Countries Should Think About The Rights Of Immigrants When Controlling Their Borders Or Something

Over at the very left leaning The Nation, Christopher Bertram thinks he’s found a good hook into pushing for open borders

Should Immigration Laws Be Respected?
If countries want the right and not just the power to control their borders, they have to consider the rights of immigrants, too.

Really, you don’t have to go any further than the subhead to understand what’s being pushed, but, let’s move forward, shall we?

Because the law is the law and should be obeyed, it’s very easy to agree with the politicians and conclude that migrants have done wrong. But things are more complicated than that. The rule of law requires not just obedience, but also fairness.

We normally think that people should respect and obey the law in democracies, even when we don’t like what it says. That’s because the law provides each of us with a framework in which to live our lives. Though it limits what we can do to pursue our aims, it also restricts what other people can do to us, giving us some security against people and corporations that might act in an abusive or exploitative way.

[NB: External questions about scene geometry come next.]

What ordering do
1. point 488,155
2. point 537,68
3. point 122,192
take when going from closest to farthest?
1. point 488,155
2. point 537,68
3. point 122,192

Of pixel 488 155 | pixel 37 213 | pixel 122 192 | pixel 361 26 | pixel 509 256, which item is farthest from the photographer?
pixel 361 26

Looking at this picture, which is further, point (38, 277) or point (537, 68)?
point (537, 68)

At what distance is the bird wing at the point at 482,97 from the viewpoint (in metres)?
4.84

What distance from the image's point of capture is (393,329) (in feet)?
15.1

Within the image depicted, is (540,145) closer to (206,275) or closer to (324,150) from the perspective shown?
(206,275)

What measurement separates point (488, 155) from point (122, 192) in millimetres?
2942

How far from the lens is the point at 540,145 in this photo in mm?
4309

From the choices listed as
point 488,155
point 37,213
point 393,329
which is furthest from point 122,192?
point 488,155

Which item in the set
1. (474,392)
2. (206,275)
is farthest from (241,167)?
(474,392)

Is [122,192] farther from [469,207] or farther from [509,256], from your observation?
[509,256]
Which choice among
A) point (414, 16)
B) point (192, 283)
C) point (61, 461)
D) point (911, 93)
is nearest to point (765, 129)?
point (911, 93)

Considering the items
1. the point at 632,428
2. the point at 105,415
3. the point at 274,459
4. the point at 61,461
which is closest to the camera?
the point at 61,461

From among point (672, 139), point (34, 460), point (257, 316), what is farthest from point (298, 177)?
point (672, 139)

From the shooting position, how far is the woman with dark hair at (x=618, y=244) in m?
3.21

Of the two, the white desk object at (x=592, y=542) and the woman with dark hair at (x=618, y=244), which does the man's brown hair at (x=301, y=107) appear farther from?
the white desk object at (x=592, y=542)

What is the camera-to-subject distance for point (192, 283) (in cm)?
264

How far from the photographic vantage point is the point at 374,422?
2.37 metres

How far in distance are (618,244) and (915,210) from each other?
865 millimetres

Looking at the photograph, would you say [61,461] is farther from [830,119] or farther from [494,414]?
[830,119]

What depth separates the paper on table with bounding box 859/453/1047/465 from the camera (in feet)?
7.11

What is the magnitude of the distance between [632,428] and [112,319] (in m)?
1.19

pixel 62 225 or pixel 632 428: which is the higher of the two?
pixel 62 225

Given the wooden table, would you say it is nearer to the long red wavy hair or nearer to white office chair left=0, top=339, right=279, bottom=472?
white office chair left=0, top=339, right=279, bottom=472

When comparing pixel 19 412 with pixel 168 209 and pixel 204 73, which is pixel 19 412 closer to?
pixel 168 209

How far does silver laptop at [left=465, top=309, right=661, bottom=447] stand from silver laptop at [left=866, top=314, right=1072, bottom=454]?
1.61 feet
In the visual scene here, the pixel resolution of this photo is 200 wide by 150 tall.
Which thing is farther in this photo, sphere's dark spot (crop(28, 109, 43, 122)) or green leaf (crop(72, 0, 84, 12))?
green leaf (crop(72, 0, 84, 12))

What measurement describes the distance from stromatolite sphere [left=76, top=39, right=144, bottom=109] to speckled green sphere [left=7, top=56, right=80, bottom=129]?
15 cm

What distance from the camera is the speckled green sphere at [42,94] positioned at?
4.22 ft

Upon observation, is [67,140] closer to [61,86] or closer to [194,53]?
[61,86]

Of course, that’s just the theory; the law also reflects and sometimes amplifies the inequalities in our societies. That’s why, when people disagree with the law, we presume that they should use democratic means to change it. Such means might include persuading lawmakers, political parties, and their fellow citizens to adopt a different set of policies; voting for parties committed to reform; and perhaps engaging in protest or mild civil disobedience. But foreigners typically can’t do many of those things outside their home country and may risk adverse consequences, including deportation, if they engage in open protest. The democratic process, in other words, does not include them.

Correct, it doesn’t include them, because they are not citizens of other countries. Here it comes

Do would-be immigrants, then, actually have a duty to obey immigration laws that tell them they shouldn’t be on the territory, or mustn’t work? One reason to hesitate is that the implicit bargain among citizens, whereby the law limits our freedom in a fair and reciprocal manner, doesn’t really apply to those immigrants. The law coerces them by keeping them out or down—but it doesn’t do anything for them in return. It doesn’t even pretend to treat them fairly.

Some people think this doesn’t matter. They think a country belongs to its citizens and that “we” have a right to pick and choose who can come and who can stay. After all, immigrants have their own countries where they should live their lives unless they have permission to go somewhere else.

But this picture of the world where countries are containers into which people naturally fit is false. People have lives and interests that cross national boundaries. They want to form families or work with others across those lines. As with the Dreamers in the United States, there is often controversy about who should count as part of “we” and where people really belong. Moreover, the opportunities available in different countries are radically unequal: People may need to cross borders just to have minimally decent lives, or to escape persecution or ecological catastrophe.

In other words, they want open borders. I challenge all of the open borders supporters to never lock their homes. Tear down any fences and/or walls around their homes.